Write every entry out again exactly, please, and skip the pictures.

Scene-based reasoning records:
____________
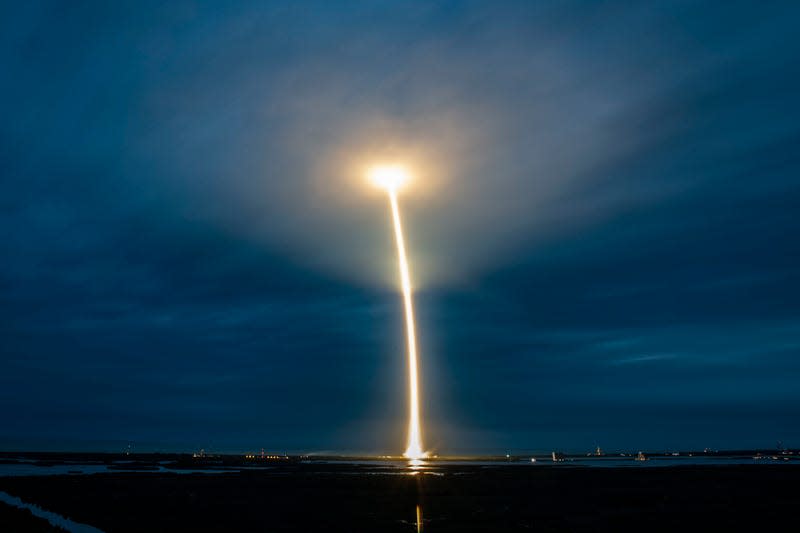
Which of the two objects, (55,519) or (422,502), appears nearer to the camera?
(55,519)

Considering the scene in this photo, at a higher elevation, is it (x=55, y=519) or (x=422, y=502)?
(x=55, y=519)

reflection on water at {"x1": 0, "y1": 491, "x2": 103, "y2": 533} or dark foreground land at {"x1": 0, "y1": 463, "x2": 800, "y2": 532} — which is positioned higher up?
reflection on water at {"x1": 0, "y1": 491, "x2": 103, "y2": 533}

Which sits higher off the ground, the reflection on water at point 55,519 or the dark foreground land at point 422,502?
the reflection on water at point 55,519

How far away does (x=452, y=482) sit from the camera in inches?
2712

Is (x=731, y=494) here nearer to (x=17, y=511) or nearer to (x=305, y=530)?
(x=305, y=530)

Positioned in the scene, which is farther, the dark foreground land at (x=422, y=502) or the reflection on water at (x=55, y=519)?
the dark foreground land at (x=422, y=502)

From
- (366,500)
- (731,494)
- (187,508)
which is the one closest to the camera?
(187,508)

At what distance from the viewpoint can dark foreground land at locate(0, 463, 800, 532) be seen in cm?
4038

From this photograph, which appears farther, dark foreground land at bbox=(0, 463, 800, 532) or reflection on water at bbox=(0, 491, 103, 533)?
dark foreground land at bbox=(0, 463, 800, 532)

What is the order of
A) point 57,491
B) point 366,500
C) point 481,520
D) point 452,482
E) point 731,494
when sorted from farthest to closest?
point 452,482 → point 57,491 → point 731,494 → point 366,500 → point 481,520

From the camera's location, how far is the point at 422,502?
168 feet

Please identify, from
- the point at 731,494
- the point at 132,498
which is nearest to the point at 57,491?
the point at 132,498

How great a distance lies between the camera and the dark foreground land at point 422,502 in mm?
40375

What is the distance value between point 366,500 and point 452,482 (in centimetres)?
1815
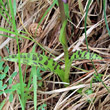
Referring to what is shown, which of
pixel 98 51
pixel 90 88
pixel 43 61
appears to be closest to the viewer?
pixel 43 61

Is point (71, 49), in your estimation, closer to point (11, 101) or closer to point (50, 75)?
____________
● **Response for this exercise**:
Which of the two objects, (55,519) or (422,502), appears nearer to the camera?
(55,519)

Considering the scene in this photo, at a higher elevation, is it (x=55, y=519) or (x=422, y=502)?
(x=55, y=519)

reflection on water at {"x1": 0, "y1": 491, "x2": 103, "y2": 533} or dark foreground land at {"x1": 0, "y1": 463, "x2": 800, "y2": 532} — which is positioned higher up?
reflection on water at {"x1": 0, "y1": 491, "x2": 103, "y2": 533}

Which sits higher off the ground, the reflection on water at point 55,519 or the dark foreground land at point 422,502?
the reflection on water at point 55,519

How far away does (x=452, y=482) sit from the camera in inches?
2712

Is (x=731, y=494) here nearer to (x=17, y=511) or nearer to (x=305, y=530)?
(x=305, y=530)

Positioned in the scene, which is farther, the dark foreground land at (x=422, y=502) or the reflection on water at (x=55, y=519)?
the dark foreground land at (x=422, y=502)

From
- (366,500)
- (731,494)
- (187,508)
which is the one closest to the camera?
(187,508)

At what distance from the viewpoint can dark foreground land at locate(0, 463, 800, 532) be seen in cm?
4038

From this photograph, which appears farther, dark foreground land at bbox=(0, 463, 800, 532) or reflection on water at bbox=(0, 491, 103, 533)?
dark foreground land at bbox=(0, 463, 800, 532)

What is the order of
A) point 57,491
B) point 366,500
C) point 481,520
D) point 452,482
E) point 731,494
when sorted from farthest to closest?
point 452,482 → point 57,491 → point 731,494 → point 366,500 → point 481,520

From the camera's location, how far is the point at 422,502?
168 feet

Please identify, from
- the point at 731,494
- the point at 132,498
which is nearest to the point at 57,491?
the point at 132,498

How great a distance lies between the camera and the dark foreground land at point 422,502 in mm?
40375

What is the distance value between point 366,500 and point 452,482 (in centimetres)?
1815
Referring to what is shown, which of
pixel 98 51
pixel 90 88
pixel 43 61
appears to be closest to the viewer?
pixel 43 61

Is point (71, 49), in your estimation, closer to point (11, 101) or closer to point (50, 75)?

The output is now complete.